Esse é o canto do xoxtupnãg. Foi o espírito-povo-morcego (xunimxop) que tirou. É verdadeira essa história sobre os pés de sapucaia. Meu pai me mostrou quando eu era pequeno. Eu vi, e ele me ensinou esse canto. Ele passou pra mim. Esse canto é meu. Tudo isso aconteceu ali onde hoje é uma fazenda que fica bem pertinho de Batinga e Umburaninha, antes de chegar em Bertópolis, no estado de Minas Gerais, quase na fronteira com a Bahia.

Ao acompanharmos os mapas que foram elaborados sobre esses lugares, percebe-se o movimento de confinamento dos grupos tikmũ,ũn. O território, tal como é descrito por meio dos cantos e de narrativas, é outro, muito maior. De uma maneira geral, as narrativas falam de lugares ocupados por pessoas tikmũ,ũn, e contam que os brancos agiam com violência com relação a essa população, expulsando-a das suas localidades. Isso é reflexo do fato de que as terras tikmũ,ũn foram, ao longo do tempo, tratadas como lugar de negociação e fruto de barganha por parte de fazendeiros locais e posseiros que chegavam de diferentes partes do país. Os municípios da região surgiram a partir das negociatas de “amansadores de índios” com posseiros (cf. Nimuendaju, 1958; Paraíso, 1992).

Exercício curto 1:
Segundo o texto sobre o canto do xoxtupnãg e o território tikmũ,ũn, quem tirou esse canto?
Exercício curto 2:
Dê continuidade ao texto sobre o canto do xoxtupnãg e o território tikmũ,ũn a partir da última frase apresentada.

Material fornecido:

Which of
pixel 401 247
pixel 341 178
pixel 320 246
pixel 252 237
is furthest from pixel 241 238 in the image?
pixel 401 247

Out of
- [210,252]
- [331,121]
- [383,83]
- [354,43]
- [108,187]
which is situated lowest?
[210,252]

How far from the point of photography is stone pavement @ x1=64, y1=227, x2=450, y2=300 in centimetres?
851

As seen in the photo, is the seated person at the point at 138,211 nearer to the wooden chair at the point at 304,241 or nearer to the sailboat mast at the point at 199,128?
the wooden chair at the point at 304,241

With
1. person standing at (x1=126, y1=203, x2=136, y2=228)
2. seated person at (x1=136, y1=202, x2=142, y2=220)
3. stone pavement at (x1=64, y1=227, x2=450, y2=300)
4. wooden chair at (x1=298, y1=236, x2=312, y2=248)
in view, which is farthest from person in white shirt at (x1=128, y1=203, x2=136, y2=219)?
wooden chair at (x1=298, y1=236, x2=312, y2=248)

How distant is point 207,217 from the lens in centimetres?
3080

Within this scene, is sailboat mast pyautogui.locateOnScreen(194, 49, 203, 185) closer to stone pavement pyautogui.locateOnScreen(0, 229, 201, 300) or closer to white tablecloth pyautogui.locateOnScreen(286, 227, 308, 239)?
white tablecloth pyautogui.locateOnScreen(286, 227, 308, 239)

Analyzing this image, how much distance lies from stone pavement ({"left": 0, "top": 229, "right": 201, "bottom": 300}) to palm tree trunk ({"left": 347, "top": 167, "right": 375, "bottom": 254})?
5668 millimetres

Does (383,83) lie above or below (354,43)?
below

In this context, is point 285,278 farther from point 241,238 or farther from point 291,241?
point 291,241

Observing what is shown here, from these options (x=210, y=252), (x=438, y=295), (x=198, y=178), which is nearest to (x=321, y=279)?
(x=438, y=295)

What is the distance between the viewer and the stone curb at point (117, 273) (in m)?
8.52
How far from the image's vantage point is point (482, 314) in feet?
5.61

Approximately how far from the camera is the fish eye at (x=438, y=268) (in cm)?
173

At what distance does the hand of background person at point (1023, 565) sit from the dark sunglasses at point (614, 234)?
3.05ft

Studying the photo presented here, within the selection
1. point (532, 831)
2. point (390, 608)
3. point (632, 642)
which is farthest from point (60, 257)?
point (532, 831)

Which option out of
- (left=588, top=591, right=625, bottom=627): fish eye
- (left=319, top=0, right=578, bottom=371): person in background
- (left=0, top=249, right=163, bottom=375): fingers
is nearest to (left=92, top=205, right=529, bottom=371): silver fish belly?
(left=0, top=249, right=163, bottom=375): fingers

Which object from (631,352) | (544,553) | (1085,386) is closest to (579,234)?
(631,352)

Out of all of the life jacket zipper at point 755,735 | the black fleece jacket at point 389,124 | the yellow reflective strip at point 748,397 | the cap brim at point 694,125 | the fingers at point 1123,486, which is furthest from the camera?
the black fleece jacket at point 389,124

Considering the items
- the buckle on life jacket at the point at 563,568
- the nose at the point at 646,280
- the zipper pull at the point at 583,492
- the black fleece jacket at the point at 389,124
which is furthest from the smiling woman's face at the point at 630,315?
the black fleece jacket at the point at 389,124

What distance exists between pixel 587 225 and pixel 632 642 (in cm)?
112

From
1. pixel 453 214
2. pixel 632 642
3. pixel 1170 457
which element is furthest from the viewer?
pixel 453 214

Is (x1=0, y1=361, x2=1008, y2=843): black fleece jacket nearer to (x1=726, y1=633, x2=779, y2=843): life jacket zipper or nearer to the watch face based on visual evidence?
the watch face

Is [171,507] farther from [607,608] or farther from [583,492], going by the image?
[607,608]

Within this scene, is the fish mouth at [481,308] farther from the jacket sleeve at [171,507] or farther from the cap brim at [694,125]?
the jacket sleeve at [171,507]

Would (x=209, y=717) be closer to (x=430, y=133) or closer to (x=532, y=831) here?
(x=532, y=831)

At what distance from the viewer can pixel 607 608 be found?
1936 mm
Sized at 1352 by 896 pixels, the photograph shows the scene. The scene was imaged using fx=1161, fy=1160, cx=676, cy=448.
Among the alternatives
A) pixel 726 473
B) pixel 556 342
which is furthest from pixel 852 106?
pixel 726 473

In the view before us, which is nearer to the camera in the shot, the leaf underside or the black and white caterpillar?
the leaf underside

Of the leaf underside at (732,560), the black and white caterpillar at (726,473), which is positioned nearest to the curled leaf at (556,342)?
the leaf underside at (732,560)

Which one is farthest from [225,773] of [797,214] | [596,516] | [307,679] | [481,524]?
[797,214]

Resposta 1:
O espírito-povo-morcego (xunimxop).

Resposta 2:
Notamos, a partir do mapa elaborado, que praticamente todos os lugares de ocupação tradicional tikmũ,ũn estão nas proximidades dos atuais municípios que hoje estão no entorno da TI. As proximidades da beira do Umburanas e do córrego de Água Boa eram habitadas ainda por aldeias de indígenas botocudos. Diferentes pesquisadores tikmũ,ũn relataram-me histórias de conflitos e batalhas com esses povos nas proximidades do município de Machacalis, que dista apenas 35 quilômetros de Bertópolis. Aqui, novamente os ciclos de vingança e guerra são lembrados pelo grupo. Na época, o lugar onde hoje está o município de Machacalis era conhecido como povoado de Sebastião do Norte, ou Córrego do Norte. Para os Maxakali, a região é denominada de Puxap Hep (Lagoa dos Patos).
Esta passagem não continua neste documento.